Parce que c’est vrai, avec les fournitures de l’école, il faut pas faire les guignols ! La semaine dernière, un grand a tapé sur la tête d’un autre grand avec la carte qu’il portait, la carte s’est déchirée, et les deux grands ont été suspendus.

— Les lâches et les froussards n’ont qu’à partir, a dit Geoffroy. Les autres, on va rigoler avec la craie.

Et nous sommes tous restés, d’abord parce qu’on n’est pas des lâches ni des froussards dans la bande, et puis aussi, parce qu’avec un bâton de craie, on peut drôlement s’amuser et faire des tas et des tas de choses.
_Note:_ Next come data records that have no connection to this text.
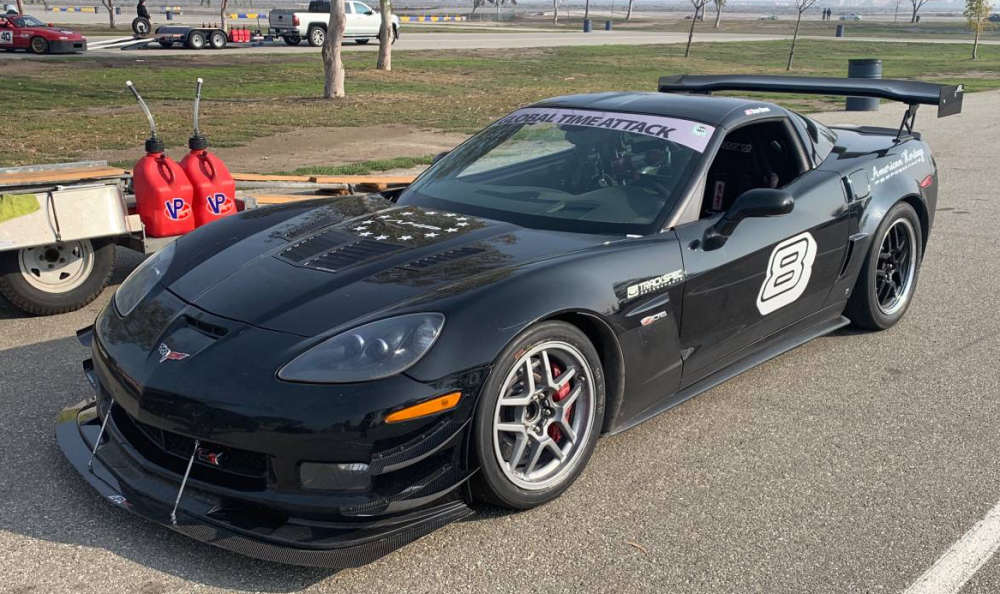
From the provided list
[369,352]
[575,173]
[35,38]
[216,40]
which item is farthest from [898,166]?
[216,40]

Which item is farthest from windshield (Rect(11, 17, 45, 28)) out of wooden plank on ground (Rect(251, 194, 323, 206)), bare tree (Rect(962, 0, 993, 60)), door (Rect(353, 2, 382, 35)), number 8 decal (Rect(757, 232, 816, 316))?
bare tree (Rect(962, 0, 993, 60))

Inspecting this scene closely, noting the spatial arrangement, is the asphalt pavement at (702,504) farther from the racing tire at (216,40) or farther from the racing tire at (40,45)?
the racing tire at (216,40)

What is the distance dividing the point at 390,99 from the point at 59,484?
1586cm

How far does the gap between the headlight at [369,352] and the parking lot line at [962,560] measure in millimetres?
1742

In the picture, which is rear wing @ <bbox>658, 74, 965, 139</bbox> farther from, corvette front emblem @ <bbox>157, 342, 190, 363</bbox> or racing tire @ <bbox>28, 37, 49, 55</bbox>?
racing tire @ <bbox>28, 37, 49, 55</bbox>

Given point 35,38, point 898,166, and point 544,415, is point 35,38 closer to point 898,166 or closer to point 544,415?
point 898,166

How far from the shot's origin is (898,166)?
17.4 feet

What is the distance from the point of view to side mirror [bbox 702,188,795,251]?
390 centimetres

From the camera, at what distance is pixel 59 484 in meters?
3.44

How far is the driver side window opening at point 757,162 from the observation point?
476cm

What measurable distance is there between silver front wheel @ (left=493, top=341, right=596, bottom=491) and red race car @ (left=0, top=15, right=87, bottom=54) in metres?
28.1

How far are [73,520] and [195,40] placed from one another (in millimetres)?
30662

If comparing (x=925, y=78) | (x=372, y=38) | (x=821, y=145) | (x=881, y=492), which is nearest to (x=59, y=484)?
(x=881, y=492)

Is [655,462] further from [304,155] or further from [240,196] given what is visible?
[304,155]
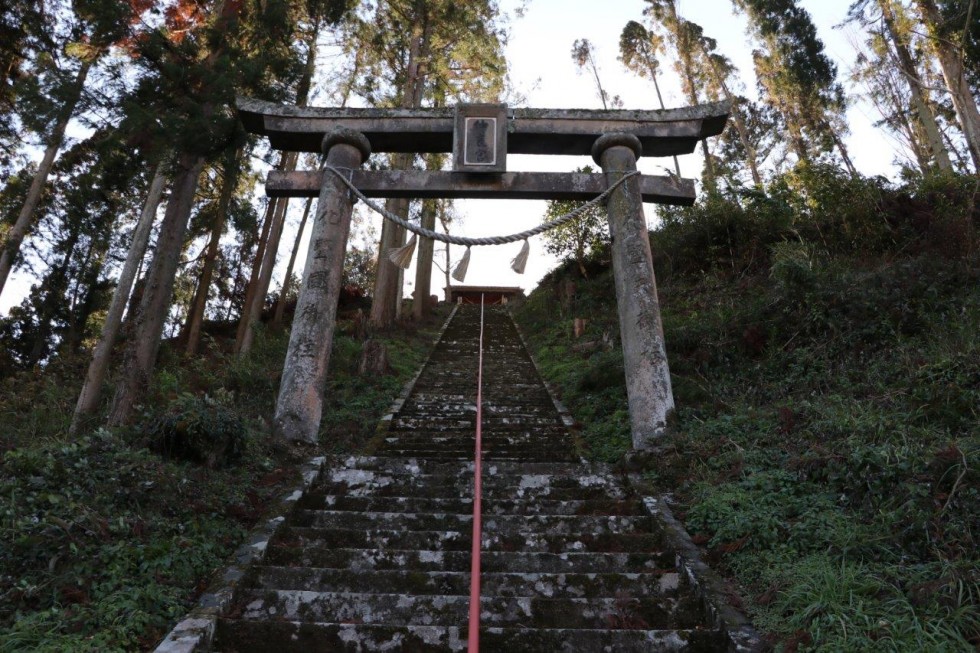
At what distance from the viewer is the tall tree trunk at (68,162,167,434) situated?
329 inches

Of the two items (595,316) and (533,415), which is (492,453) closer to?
(533,415)

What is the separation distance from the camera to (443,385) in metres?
10.2

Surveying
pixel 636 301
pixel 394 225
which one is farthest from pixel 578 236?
pixel 636 301

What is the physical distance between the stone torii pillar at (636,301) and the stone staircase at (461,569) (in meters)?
0.86

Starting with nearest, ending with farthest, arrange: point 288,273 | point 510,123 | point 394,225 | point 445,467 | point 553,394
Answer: point 445,467
point 510,123
point 553,394
point 394,225
point 288,273

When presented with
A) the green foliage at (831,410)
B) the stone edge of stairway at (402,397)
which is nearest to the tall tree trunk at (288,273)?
the stone edge of stairway at (402,397)

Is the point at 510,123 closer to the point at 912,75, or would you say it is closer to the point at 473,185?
the point at 473,185

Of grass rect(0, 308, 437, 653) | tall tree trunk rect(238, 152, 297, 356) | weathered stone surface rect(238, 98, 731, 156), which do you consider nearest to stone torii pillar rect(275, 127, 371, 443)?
weathered stone surface rect(238, 98, 731, 156)

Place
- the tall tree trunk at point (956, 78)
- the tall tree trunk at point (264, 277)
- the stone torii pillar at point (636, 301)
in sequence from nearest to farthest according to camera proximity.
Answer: the stone torii pillar at point (636, 301) → the tall tree trunk at point (956, 78) → the tall tree trunk at point (264, 277)

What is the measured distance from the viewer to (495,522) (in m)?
4.57

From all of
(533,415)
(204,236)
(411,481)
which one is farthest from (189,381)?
(204,236)

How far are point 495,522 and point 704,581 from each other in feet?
5.03

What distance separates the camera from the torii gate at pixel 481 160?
678cm

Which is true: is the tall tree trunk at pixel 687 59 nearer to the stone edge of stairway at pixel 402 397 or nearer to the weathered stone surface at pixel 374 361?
the stone edge of stairway at pixel 402 397
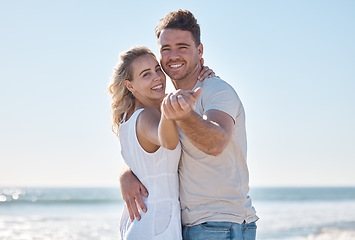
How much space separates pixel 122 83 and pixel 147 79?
0.21 meters

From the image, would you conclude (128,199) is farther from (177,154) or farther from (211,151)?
(211,151)

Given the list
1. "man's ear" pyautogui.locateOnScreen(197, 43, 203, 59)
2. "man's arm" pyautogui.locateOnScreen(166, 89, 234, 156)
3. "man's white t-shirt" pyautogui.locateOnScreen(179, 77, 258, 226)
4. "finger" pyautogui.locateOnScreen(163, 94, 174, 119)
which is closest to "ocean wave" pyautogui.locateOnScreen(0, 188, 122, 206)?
"man's ear" pyautogui.locateOnScreen(197, 43, 203, 59)

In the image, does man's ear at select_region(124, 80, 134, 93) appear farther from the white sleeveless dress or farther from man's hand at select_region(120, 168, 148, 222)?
man's hand at select_region(120, 168, 148, 222)

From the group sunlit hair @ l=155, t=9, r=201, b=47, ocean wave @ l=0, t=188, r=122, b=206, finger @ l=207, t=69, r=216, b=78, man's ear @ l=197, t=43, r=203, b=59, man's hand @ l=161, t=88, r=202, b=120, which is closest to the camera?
man's hand @ l=161, t=88, r=202, b=120

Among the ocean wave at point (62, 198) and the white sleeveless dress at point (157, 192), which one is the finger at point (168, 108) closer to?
the white sleeveless dress at point (157, 192)

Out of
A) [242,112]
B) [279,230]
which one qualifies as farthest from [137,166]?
[279,230]

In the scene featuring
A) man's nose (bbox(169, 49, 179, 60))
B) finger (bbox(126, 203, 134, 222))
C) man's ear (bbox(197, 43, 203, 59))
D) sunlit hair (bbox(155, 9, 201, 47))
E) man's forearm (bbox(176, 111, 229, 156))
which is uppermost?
sunlit hair (bbox(155, 9, 201, 47))

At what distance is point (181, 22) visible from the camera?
12.1 ft

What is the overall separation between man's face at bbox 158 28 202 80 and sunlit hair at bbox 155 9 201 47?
0.03 meters

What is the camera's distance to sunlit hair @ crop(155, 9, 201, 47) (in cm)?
367

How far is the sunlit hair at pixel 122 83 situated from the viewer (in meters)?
3.69

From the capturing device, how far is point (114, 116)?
3.79 m

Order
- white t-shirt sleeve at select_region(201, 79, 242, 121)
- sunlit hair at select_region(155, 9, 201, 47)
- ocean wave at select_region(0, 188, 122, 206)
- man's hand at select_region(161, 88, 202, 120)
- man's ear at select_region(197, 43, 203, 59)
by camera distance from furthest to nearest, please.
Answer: ocean wave at select_region(0, 188, 122, 206), man's ear at select_region(197, 43, 203, 59), sunlit hair at select_region(155, 9, 201, 47), white t-shirt sleeve at select_region(201, 79, 242, 121), man's hand at select_region(161, 88, 202, 120)

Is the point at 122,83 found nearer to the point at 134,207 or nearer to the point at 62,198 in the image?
the point at 134,207
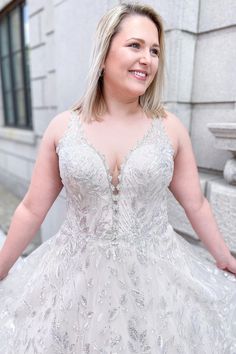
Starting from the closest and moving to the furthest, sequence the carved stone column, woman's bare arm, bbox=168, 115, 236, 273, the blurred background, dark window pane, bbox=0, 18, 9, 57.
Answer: woman's bare arm, bbox=168, 115, 236, 273
the carved stone column
the blurred background
dark window pane, bbox=0, 18, 9, 57

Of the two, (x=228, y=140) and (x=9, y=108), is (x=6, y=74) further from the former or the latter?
(x=228, y=140)

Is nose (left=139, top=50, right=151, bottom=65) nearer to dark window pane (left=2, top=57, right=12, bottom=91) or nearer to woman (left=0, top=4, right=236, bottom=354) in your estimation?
woman (left=0, top=4, right=236, bottom=354)

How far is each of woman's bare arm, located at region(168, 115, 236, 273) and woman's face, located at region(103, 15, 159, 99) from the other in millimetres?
313

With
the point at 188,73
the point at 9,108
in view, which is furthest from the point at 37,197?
the point at 9,108

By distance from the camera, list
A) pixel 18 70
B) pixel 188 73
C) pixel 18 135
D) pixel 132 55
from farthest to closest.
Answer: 1. pixel 18 70
2. pixel 18 135
3. pixel 188 73
4. pixel 132 55

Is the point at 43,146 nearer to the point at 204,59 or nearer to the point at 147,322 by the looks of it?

Ma mémé, une fois, elle m’a envoyé un tableau noir, plus petit que celui de l’école, et une boîte de bâtons de craie, mais Maman m’a pris les craies, parce qu’elle disait que j’en mettais partout, sauf sur le tableau. C’est dommage, c’étaient des craies de toutes les couleurs, des rouges, des bleues, des jaunes, et j’ai dit que ce qui aurait été chouette, ça aurait été d’avoir des craies de couleur.
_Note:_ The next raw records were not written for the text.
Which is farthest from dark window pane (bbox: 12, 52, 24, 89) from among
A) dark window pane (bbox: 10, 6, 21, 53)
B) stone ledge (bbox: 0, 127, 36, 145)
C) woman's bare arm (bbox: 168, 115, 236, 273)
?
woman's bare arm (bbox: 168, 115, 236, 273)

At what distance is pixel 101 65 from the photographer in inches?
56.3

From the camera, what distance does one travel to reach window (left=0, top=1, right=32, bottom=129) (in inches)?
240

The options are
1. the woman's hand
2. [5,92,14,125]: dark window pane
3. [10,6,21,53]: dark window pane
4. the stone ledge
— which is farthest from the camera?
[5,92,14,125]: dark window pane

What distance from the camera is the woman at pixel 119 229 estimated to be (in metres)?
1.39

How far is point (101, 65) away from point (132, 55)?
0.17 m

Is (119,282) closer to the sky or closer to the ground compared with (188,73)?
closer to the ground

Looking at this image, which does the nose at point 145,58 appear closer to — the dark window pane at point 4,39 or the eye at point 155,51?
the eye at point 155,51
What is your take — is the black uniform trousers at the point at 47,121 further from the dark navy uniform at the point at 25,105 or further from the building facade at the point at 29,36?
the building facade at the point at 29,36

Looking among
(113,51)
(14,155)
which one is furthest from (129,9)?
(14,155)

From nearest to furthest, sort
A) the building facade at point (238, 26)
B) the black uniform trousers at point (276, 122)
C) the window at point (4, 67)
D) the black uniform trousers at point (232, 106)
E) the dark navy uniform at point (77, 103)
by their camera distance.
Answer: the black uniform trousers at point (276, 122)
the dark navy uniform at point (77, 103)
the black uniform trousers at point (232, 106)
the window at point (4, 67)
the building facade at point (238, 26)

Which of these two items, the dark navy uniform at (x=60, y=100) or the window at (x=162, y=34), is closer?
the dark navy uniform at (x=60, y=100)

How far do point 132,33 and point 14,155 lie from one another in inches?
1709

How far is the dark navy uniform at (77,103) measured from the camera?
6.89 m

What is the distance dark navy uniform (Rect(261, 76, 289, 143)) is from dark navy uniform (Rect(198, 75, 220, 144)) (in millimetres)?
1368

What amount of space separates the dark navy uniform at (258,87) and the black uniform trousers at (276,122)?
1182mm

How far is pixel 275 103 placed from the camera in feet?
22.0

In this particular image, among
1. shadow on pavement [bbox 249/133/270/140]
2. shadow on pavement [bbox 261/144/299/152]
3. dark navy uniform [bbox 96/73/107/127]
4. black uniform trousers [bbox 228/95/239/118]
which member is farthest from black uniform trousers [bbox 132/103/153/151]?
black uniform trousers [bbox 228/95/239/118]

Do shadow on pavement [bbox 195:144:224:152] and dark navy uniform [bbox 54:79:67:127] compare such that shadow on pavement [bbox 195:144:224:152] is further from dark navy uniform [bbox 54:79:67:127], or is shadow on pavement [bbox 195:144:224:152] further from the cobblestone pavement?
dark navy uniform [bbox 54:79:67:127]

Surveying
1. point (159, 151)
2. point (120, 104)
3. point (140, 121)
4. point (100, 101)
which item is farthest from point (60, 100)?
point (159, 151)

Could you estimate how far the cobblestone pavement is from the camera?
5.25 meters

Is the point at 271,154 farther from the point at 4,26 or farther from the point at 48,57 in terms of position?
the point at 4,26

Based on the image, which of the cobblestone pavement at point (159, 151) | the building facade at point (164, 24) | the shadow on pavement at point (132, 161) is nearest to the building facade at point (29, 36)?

— Ah, bravo ! a crié Geoffroy. Moi, je prends des risques terribles, et monsieur Nicolas n’aime pas la couleur de ma craie. Puisque t’es si malin, t’as qu’à aller en demander, toi, des craies de couleur, au Bouillon ! Vas-y ! Mais qu’est-ce que t’attends ? Vas-y ! Toi, tu parles, tu parles, mais t’aurais jamais osé en garder de la craie, tiens ! Je te connais !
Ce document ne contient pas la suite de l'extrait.